Ces chiffres inquiètent et révèlent un modèle de développement problématique. En résumé : plus le groupe accumule des pertes, plus il doit y faire face en multipliant les levées de fonds. Cette manière d’agir pourrait s’apparenter à de la « cavalerie ». Dire que nous sommes au Ministère des Finances…
Et que dire des investisseurs qui ont misé sur la gentille licorne ? Une autre inquiétude a trait à leur identité et leur nature. Un sulfureux fonds de pension anglo-saxon (le canadien OTPP), un fonds souverain de Singapour, un très puissant hedge fund américain, le fonds Lakestar basé à Francfort (qui est ce qu’on appelle un « Spac », une coquille vide créée dans le but de fondre sur une proie et de l’y intégrer), mais aussi Belfius, structure héritière de Dexia Banque Belgique (dont de nombreuses collectivités françaises se souviennent amèrement). Bref, que des bienfaiteurs empathiques dont le souci majeur est la qualité de notre protection sociale…
Parmi d’autres motifs d’inquiétude, certaines pratiques de délocalisation : sur une page de son propre site internet on apprend que certaines données collectées des assurés sociaux pourraient être traitées en Tunisie. Cette gestion low cost est-elle compatible avec la sécurité des données. Il s’agit pourtant de nos données de santé, pas de nos abonnements box internet !
Mais, rassurons-nous (ou pas), le patron fondateur d’ALAN, Jean-Charles Samuelian correspond parfaitement au modèle de la «start-up nation» si cher à Emmanuel Macron. À tel point que le chef de l’État a pris le jeune patron sous sa protection et le met en avant à chaque fois qu’il le peut. En 2019, et malgré la modestie de la start-up naissante, il l’invite à Versailles au happening présidentiel «Choose France» avec 150 grands patrons du monde entier. Plus tard, Alan est directement félicitée et vantée par Emmanuel Macron sur LinkedIn lors d’une énième levée de fonds.

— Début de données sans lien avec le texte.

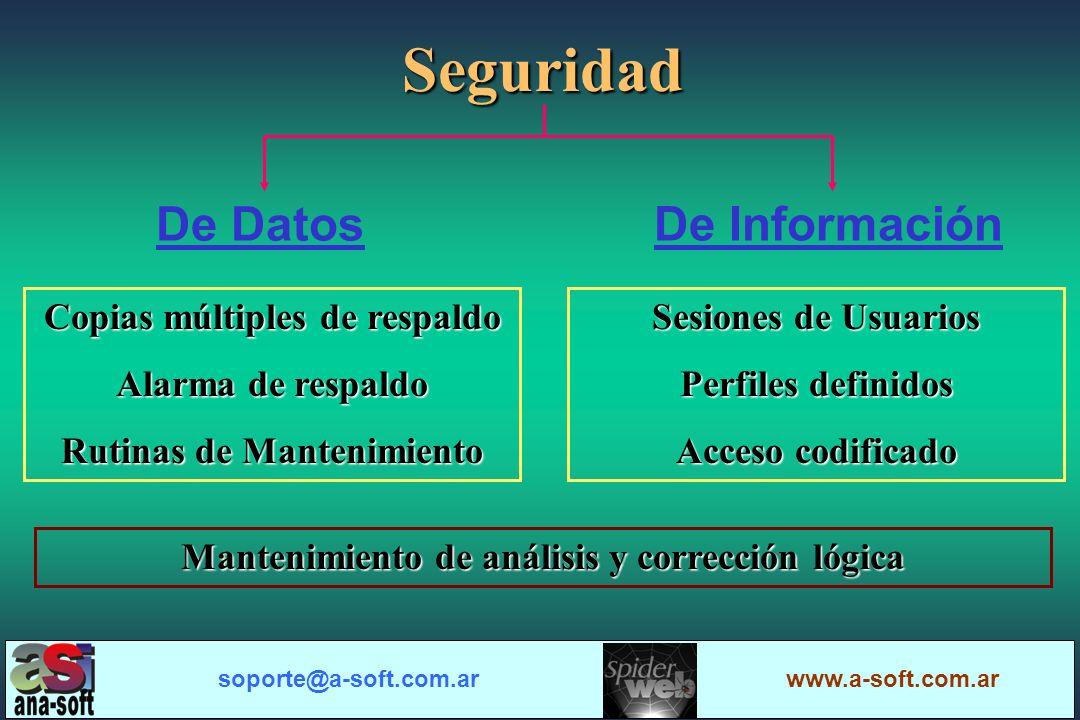 Claridad Diseño AmigableEntorno Gráfico Ayuda Interactiva Ayuda HTML soporte@a-soft.com.ar www.a-soft.com.ar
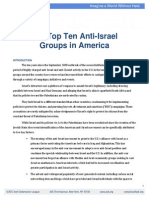 Top 10 Anti Israel Groups in America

Enfin, Jean-Charles Samuelian a fait savoir qu’il avait «versé 5 000 euros à Renaissance pour la campagne 2022 d’Emmanuel Macron». Le monsieur sait investir, nous sommes rassuré·es.
Et maintenant ?
Nous sommes en colère mais gardons la tête froide. Ce choix ne remet pas en cause l'accord que nous avons signé et dans lequel Solidaires Finances a arraché beaucoup de choses, que nous vous avons expliquées lors de nos réunions d’information. Cet accord est notre rempart et nous le défendrons à la virgule près auprès du ministère et de l'opérateur. Ce dernier a également été tenu de prendre des engagements pour obtenir le marché. Nous ne les connaissons pas entièrement à ce jour mais Solidaires Finances sera aussi intransigeant que vigilant. Notre stratégie lors des comités de suivi sera une stratégie de combat pour la défense des intérêts de l'ensemble des agentes et agents du Ministère.
Vous l'aurez compris, nous aurions préféré un autre choix qui corresponde à nos valeurs mais le dispositif pour la couverture santé et prévoyance n'est pas remis en cause.
Mais à un moment il va falloir arrêter le foutage de g.....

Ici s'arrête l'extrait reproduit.